Text to read.
▶
The lecture room is depicted in Fig. 6A. Two walls are glass windows, and two are gypsum-board partitions. The room is equipped with a perforated metal-plate ceiling suspended below a concrete ceiling. To make the geometry of the room more interesting, we replaced one wall by a wall made of tables. Results are shown for two positions of the table wall and two different source types. We used an off-the-shelf directional loudspeaker, an omnidirectional loudspeaker, and five nonmatched omnidirectional microphones. RIRs were estimated by the sine sweep technique (26). In the first experiment, we used an omnidirectional loudspeaker to excite the room, and the algorithm reconstructed all six walls correctly, as shown in Fig. 6B. Note that the floor and the ceiling are estimated near perfectly. In the second experiment, we used a directional loudspeaker. As the power radiated to the rear by this loudspeaker is small, we placed it against the north wall, thus avoiding the need to reconstruct it. Surprisingly, even though the loudspeaker is directional, the proposed algorithm reconstructs all of the remaining walls accurately, including the floor and the ceiling.

Fig. 6 D and F shows a panoramic view and the floor plan of the portal of the Lausanne cathedral. The central part is a pit reached by two stairs. The side and back walls are closed by glass windows, with their lower parts in concrete. In front of each side wall, there are two columns, and the walls are joined by column rows indicated in the figure. The ceiling is a dome ∼9 m high. We used a directional loudspeaker placed at the point L in Fig. 6F. Microphones were placed around the center of the portal. Alas, in this case we do not have a way to remove unwanted image sources, as the portal is poorly approximated by a convex polyhedron. The glass front, numeral 1 in Fig. 6F, and the floor beneath the microphone array can be considered flat surfaces. For all of the other boundaries of the room, this assumption does not hold. The arched roof cannot be represented by a single height estimate. The side windows, numerals 2 and 3 in Fig. 6F, with pillars in front of them and erratic structural elements at the height of the microphones, the rear wall, and the angled corners with large pillars and large statues, all present irregular surfaces creating diffuse reflections. Despite the complex room structure with obstacles in front of the walls and numerous small objects resulting in many small-amplitude, temporally spread echoes, the proposed algorithm correctly groups the echoes corresponding to the three glass walls and the floor. This certifies the robustness of the method. More details about the experiments are given in the SI Text.
◀
Given instruction A.
Tally how many lines in the rows below contain the word "daisy", and reply with that number only.

Dataset rows.
▶
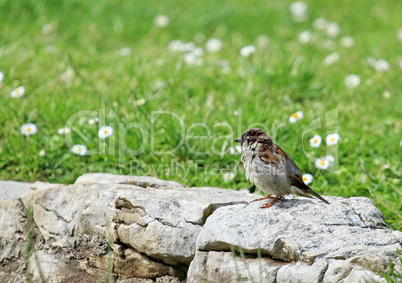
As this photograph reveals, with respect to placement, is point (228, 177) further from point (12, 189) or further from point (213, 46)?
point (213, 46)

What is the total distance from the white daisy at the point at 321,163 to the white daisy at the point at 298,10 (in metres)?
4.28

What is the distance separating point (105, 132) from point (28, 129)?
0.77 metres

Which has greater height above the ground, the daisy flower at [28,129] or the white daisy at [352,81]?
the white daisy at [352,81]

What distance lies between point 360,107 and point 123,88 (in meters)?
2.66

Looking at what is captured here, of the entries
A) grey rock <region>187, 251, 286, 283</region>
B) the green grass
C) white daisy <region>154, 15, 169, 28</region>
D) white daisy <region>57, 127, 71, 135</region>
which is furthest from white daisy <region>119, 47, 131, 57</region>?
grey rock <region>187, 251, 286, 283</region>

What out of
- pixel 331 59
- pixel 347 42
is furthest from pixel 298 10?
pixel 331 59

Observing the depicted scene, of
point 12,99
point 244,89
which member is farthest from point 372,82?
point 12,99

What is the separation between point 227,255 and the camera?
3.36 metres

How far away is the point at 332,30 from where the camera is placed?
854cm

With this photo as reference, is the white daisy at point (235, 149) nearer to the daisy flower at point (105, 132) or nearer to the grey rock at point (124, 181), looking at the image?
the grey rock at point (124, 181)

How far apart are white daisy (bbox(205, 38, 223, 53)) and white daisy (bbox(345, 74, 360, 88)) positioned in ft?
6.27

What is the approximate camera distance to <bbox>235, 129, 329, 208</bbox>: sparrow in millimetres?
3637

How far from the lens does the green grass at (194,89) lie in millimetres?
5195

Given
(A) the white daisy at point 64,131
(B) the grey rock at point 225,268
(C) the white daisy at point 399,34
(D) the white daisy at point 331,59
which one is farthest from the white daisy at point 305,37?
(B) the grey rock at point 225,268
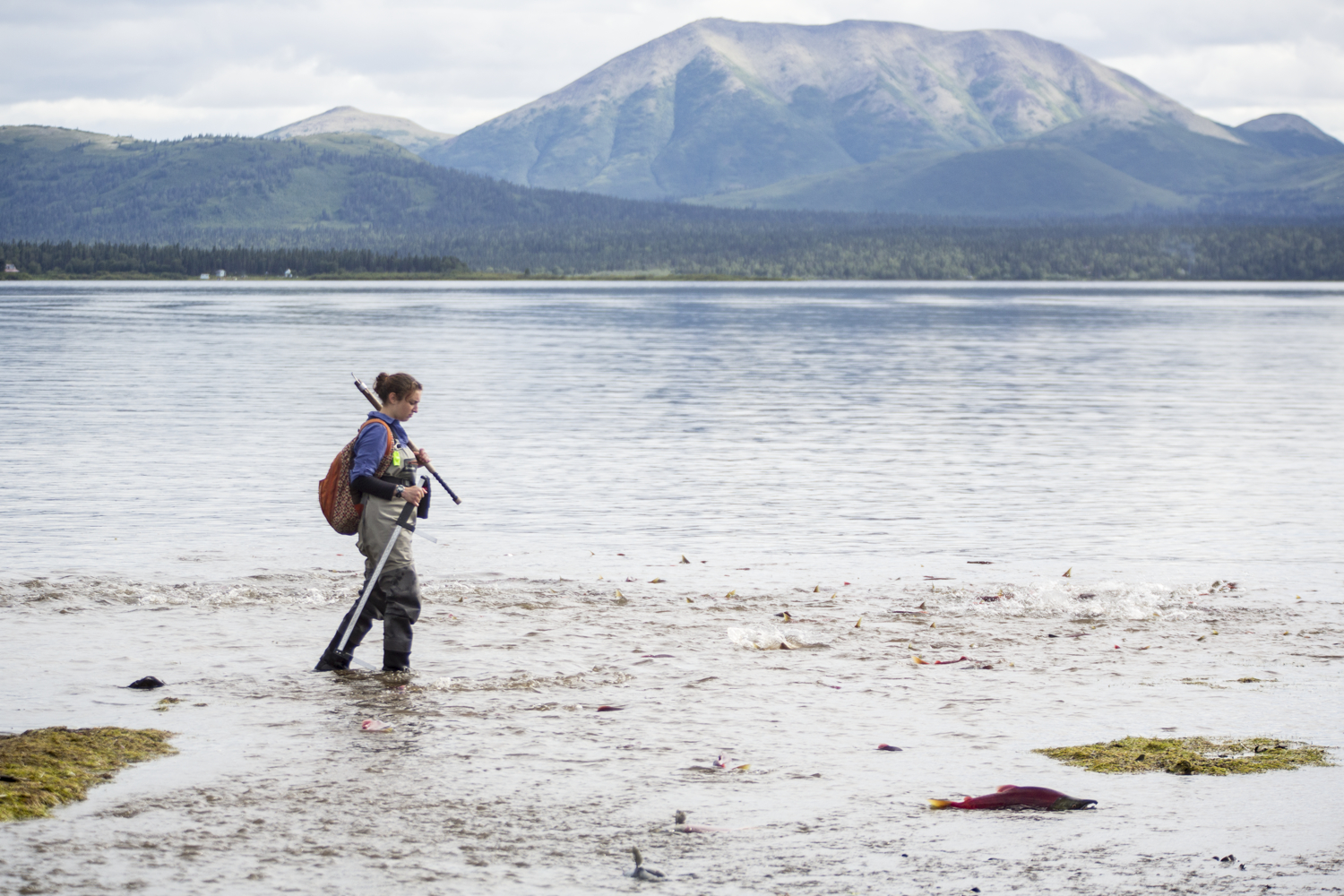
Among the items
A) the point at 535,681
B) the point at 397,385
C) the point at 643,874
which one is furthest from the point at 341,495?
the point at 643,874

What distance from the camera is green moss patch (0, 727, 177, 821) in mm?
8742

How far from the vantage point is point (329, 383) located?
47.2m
◀
▶
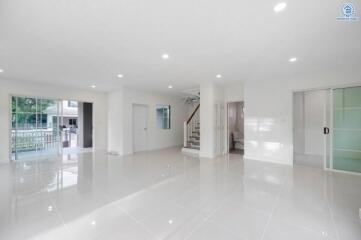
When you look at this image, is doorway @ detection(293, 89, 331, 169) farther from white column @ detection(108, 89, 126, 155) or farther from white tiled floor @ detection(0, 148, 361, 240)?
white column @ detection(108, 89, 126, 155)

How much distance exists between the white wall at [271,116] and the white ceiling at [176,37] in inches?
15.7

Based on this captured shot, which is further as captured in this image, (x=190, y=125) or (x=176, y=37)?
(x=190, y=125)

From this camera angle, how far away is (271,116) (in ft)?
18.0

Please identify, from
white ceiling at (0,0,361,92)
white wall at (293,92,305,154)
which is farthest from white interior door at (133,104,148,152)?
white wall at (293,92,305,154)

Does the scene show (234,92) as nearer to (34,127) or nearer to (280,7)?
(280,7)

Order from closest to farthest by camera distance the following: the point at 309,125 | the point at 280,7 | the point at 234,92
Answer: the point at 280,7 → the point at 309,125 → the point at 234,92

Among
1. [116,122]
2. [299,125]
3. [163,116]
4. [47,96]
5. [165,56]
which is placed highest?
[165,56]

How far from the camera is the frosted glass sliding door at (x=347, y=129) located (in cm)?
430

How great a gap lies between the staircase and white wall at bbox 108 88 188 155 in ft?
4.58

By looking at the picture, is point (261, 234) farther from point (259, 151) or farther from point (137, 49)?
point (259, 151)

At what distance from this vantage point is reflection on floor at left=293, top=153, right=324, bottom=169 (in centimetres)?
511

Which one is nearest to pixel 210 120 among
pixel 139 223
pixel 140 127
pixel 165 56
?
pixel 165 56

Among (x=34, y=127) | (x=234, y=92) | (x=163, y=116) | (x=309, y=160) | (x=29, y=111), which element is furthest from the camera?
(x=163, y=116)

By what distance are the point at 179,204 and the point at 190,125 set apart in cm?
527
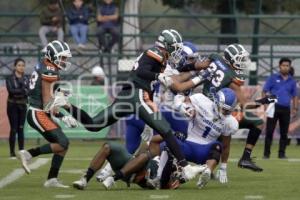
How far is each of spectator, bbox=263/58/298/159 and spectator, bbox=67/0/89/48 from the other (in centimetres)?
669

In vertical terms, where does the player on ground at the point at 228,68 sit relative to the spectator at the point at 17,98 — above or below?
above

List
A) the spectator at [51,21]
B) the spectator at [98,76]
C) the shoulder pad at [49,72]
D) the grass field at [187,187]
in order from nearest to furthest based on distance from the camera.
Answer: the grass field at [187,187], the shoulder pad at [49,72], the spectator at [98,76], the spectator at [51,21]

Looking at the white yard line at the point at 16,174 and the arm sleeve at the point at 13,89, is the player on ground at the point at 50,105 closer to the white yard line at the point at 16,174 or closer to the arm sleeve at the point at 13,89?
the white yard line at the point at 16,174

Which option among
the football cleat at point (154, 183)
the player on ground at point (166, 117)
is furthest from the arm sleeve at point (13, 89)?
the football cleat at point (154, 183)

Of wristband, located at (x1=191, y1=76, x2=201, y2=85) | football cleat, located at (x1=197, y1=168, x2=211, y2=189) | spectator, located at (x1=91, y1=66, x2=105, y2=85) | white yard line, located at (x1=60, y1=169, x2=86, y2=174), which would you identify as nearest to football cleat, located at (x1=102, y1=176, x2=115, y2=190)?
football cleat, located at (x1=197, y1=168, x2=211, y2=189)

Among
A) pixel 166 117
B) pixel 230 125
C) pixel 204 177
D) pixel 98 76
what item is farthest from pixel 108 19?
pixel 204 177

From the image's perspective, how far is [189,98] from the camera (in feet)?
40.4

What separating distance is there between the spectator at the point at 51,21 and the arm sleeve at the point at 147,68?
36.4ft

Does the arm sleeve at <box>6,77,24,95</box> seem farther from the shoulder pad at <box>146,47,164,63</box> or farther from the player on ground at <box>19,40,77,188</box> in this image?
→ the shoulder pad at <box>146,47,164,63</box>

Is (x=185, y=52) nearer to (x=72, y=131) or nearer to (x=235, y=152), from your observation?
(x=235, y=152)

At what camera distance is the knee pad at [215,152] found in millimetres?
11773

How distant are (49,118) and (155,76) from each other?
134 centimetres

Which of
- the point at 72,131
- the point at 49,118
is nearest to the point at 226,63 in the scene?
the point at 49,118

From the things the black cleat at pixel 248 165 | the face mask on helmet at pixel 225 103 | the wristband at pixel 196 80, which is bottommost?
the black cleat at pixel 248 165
◀
Given instruction B.
For each statement about the room acoustics text above, answer yes or no and quote the words that decide it: (i) in the second lecture-room experiment, the directional loudspeaker was placed against the north wall; (ii) the ceiling of the cathedral portal is flat; (iii) in the cathedral portal, the algorithm correctly grouped the echoes of the three glass walls and the floor.

Task result A.
12

Task result B.
(i) Yes: "we placed it against the north wall"
(ii) No: "The ceiling is a dome ∼9 m high."
(iii) Yes: "the proposed algorithm correctly groups the echoes corresponding to the three glass walls and the floor"